Text section:
************

Serving Facebook Multifeed: Efficiency, performance gains through redesign

The Power of Disaggregation

Disaggregation has proven to be a useful strategy for Facebook. The idea of breaking down systems into their core components and putting them back together in ways that make more sense has resulted in flexibility and scalability gains for our infrastructure.

What do we mean by disagreggation? When engineers usually deploy various types of servers in racks — each of which has its own CPU, memory, and flash or hard disk — each server configuration uses a different ratio of these resources. The services that run on the servers utilize resources in a fixed aggregated way. Disaggregation, in contrast, creates specialized server pools, each focused on a single resource type such as compute, or memory, or HDD storage, or flash storage, etc.

************

Data to examine:
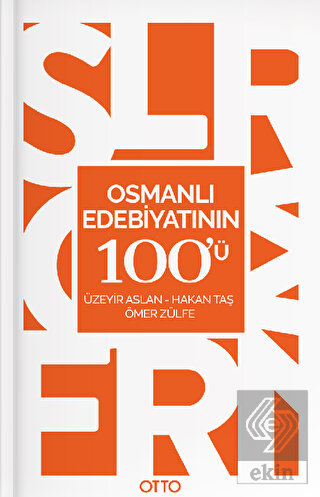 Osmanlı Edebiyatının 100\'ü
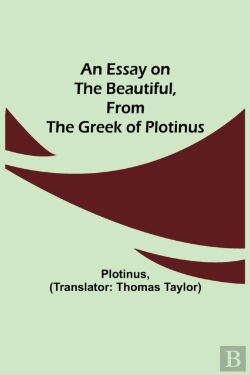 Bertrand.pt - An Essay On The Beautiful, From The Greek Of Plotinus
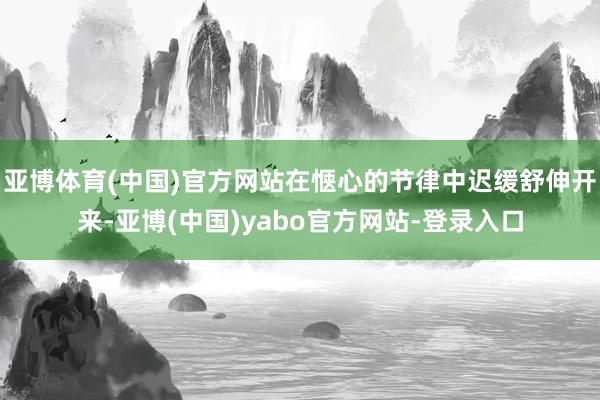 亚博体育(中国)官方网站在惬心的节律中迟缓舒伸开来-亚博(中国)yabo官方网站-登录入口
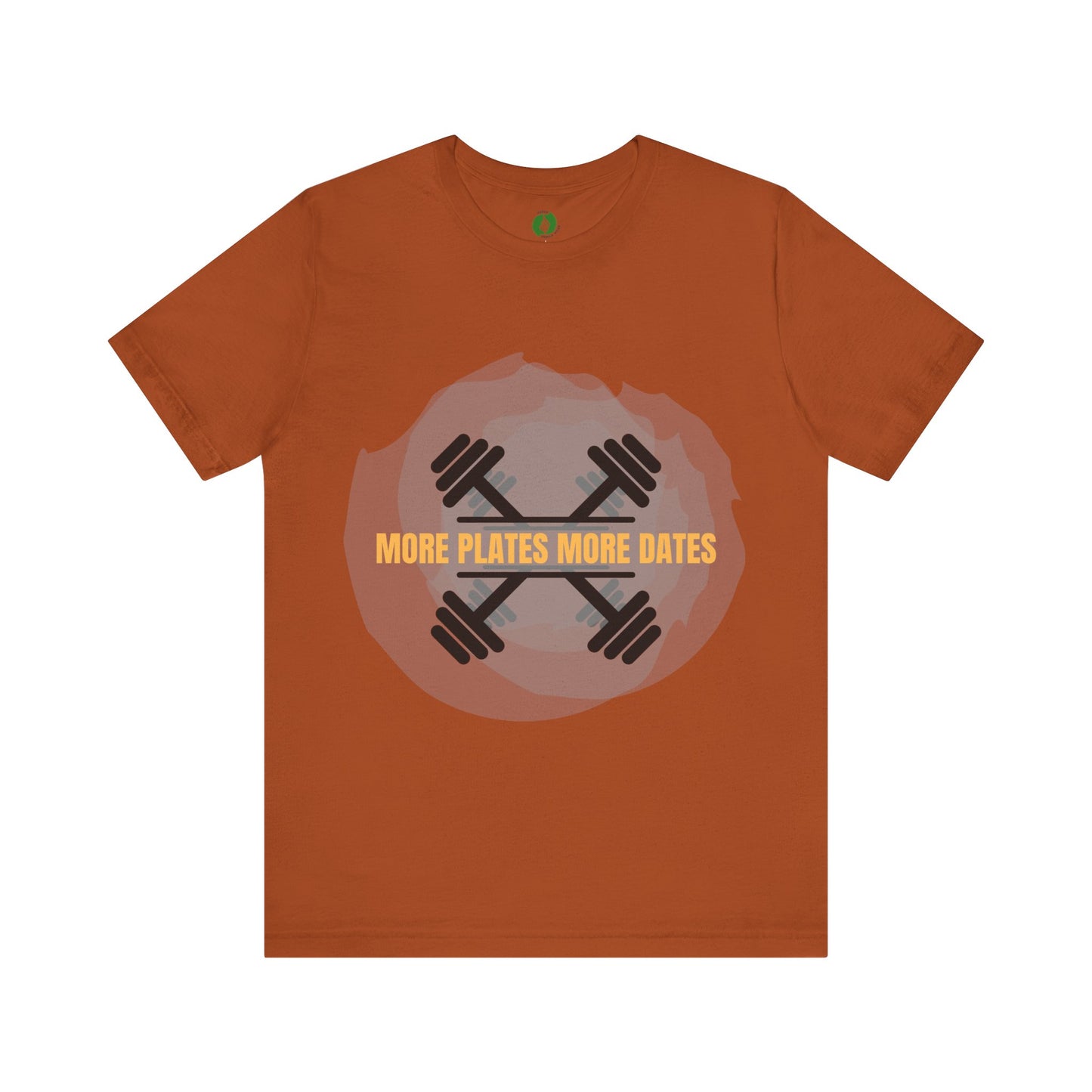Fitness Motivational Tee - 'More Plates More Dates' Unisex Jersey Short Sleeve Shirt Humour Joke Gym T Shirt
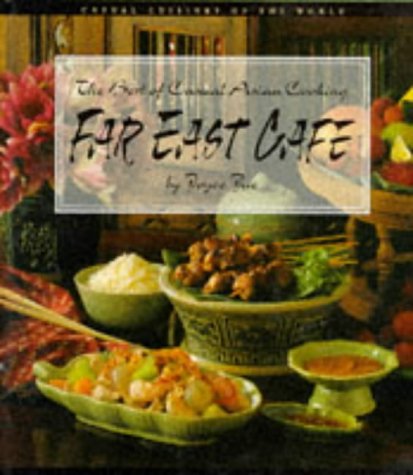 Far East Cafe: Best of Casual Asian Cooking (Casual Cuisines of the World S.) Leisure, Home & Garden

************

Instructions for the task: Please copy the part of the Multifeed article between "Disaggregation has proven" and "flash storage, etc.", inclusive. Work only from the Multifeed article, not from the items.

Task response:
Disaggregation has proven to be a useful strategy for Facebook. The idea of breaking down systems into their core components and putting them back together in ways that make more sense has resulted in flexibility and scalability gains for our infrastructure.

What do we mean by disagreggation? When engineers usually deploy various types of servers in racks — each of which has its own CPU, memory, and flash or hard disk — each server configuration uses a different ratio of these resources. The services that run on the servers utilize resources in a fixed aggregated way. Disaggregation, in contrast, creates specialized server pools, each focused on a single resource type such as compute, or memory, or HDD storage, or flash storage, etc.